Reprieve continued its great legal campaigning on drones highlighting in particular UK support for US drone strikes in Pakistan. While development of new drones continues, General Atomics Reaper remains the mainstay of US drone military operations, plans to extend its endurance and range were revealed this year. Many senior counterterrorism experts continued to argue that drone strikes contribute to what has become known as ‘radicalization’ rather than achieving effective peace and security. At the end of December, the US DoD released an updated drone roadmap giving current inventory numbers and forecasts for future spending.
The UK acquired the Scan Eagle drone for use by the Royal Navy – the sixth type of drone operated by the UK. Secrecy continues to surround the use of armed drones, with even previously available drone strike statistics being wiped from the web this year. The New York Times broke ranks and revealed the existence of a secret US drone base in Saudi Arabia used to launch strikes in Yemen.

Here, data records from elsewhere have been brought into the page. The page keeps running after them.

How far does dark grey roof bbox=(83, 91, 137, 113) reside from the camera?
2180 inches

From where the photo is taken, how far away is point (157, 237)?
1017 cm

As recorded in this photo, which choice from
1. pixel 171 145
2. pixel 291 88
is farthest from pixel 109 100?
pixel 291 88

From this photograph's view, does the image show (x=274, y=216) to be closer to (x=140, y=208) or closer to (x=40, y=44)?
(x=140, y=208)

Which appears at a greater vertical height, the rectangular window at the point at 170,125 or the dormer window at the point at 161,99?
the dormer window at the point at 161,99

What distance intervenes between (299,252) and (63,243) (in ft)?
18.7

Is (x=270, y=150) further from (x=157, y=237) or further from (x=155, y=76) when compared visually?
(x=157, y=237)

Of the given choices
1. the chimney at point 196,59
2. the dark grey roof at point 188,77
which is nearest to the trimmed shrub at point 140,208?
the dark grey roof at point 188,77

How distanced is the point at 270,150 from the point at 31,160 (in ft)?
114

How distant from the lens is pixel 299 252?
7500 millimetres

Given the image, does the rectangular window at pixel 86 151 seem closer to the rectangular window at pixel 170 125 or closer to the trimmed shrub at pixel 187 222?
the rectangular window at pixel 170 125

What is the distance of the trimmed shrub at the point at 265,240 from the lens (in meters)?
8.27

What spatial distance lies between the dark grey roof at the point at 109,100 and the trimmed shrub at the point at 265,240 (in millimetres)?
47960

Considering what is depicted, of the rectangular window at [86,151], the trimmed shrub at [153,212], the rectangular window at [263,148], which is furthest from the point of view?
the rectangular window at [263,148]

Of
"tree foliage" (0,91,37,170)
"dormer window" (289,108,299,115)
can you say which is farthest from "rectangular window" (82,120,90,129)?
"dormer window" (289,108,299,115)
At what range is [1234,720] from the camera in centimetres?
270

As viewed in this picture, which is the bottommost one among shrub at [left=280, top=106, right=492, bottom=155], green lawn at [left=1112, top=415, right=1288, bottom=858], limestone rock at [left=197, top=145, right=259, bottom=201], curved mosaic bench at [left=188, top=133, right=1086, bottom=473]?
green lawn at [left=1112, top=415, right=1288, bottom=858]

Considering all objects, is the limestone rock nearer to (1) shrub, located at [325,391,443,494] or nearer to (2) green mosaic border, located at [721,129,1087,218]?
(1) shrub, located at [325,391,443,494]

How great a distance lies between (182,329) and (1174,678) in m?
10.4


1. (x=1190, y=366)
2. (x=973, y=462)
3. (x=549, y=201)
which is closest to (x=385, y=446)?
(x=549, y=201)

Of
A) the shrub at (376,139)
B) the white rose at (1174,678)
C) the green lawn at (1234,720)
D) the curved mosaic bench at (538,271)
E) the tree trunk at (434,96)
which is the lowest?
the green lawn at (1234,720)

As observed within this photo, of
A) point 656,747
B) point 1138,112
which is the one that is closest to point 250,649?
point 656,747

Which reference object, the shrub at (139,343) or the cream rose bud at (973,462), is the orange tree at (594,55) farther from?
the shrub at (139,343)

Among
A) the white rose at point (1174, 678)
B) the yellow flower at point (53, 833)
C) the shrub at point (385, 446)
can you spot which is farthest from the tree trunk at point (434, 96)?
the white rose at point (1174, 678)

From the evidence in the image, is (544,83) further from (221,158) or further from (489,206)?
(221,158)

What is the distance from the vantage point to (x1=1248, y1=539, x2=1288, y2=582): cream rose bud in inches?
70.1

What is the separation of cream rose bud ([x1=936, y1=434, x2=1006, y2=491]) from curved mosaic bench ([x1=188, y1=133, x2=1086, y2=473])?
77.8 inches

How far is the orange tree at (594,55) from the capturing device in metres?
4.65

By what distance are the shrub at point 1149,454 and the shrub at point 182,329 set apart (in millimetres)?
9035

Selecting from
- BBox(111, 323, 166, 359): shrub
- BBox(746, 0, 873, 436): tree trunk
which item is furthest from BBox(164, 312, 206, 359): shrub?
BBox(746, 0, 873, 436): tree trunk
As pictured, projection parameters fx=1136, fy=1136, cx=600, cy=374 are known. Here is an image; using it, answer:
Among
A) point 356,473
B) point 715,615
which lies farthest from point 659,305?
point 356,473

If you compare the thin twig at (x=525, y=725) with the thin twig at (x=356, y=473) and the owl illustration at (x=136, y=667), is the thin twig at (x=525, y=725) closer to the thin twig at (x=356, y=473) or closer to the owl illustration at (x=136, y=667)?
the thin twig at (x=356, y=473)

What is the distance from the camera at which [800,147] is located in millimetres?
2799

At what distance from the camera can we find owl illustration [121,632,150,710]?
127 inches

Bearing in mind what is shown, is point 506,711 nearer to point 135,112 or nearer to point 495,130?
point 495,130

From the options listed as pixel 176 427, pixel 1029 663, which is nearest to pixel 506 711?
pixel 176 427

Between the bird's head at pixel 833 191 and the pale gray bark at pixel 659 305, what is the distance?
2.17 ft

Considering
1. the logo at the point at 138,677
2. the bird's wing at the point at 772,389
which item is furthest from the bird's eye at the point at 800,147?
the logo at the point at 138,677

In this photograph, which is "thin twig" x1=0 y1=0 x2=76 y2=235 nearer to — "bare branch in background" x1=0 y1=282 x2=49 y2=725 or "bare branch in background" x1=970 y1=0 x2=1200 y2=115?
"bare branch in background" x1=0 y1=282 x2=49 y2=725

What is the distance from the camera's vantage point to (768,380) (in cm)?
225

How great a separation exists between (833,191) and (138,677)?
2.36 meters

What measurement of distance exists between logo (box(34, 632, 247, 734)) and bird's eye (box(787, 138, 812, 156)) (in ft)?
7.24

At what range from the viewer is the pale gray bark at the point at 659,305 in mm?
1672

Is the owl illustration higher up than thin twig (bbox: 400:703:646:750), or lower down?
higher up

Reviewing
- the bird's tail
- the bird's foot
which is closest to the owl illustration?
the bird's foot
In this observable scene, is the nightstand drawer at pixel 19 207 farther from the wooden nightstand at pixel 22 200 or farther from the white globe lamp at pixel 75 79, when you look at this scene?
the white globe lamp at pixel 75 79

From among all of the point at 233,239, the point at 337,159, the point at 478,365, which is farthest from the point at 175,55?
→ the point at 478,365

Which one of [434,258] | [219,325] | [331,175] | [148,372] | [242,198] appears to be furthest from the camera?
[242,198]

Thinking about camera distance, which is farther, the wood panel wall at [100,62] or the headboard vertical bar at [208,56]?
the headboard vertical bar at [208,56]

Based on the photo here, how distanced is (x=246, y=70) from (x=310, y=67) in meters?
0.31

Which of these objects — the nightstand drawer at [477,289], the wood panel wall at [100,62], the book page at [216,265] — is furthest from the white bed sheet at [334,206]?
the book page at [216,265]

The UK’s advanced drone, Taranis, was reported to have taken its first flight during the year but little evidence was forthcoming. Emptywheel posted a useful timeline detailing dates and events connected with the targeted killing of US citizens, while Anthony Dworkin wrote an important paper arguing that the EU needs to take a much tougher stance on the issue. Reprieve documented the shocking trauma caused by drones and drone strikes to young children in Yemen while a consensus continues to build for great transparency on the use of armed drones.
In October UN Special Rapporteur Ben Emmerson published an interim report from his inquiry into the use of armed drones . In July a UNAMA report gave rare details of civilian casualties from drone strikes in Afghanistan, reporting a 23% increase over the previous period. In September Edinburgh University bowed to pressure from students and campaigners and disinvested from Reaper & Predator component manufacturer Ultra Electronics.
Pitch Interactive produced an amazing – and shocking – visualisation of US drone strikes in Pakistan. The Vatican spoke out on drones in November saying drones “lower the threshold of conflict, making it seem more attractive to enter into war.” The voices of drone victims also began to be heard – at least when the US and the UK weren’t denying them visas to give evidence at public hearings.
The UK began operating its armed Reaper drones from RAF Waddington in Lincolnshire from April. The UK’s Watchkeeper drone, supposed to be in service from 2010, is still delayed and many now question whether it will be in service before UK troops are withdrawn from Afghanistan. The MoD continued to insist that no decisions have been taken about the future use of British Reaper drones post Afghan withdrawal.
Northrop Grumman’s X-47b drone gained huge media coverage when it autonomously landed and then took off from a US aircraft carrier in July, although there was much less coverage of two further failed attempts. The mysterious X-37b space drone continues to circle the earth, reaching its one year anniversary in December. What its payload and current mission are, as ever, remain secret. Yemen continues to be a focal point for US drone strikes with a barrage of attacks taking place in August after ‘intelligence chatter’ supposedly indicated an imminent attack. At the beginning of the year Micah Zenko of US Council on Foreign Relations but forward an interesting and useful agenda for reforming, rather than ending US drone strike policy while in July Al Qaeda leader Ayman al-Zawahri released an audio tape which, perhaps unsurprisingly, condemned the use of drones.
PS – Thanks as always to our readers and supporters. See you in 2014.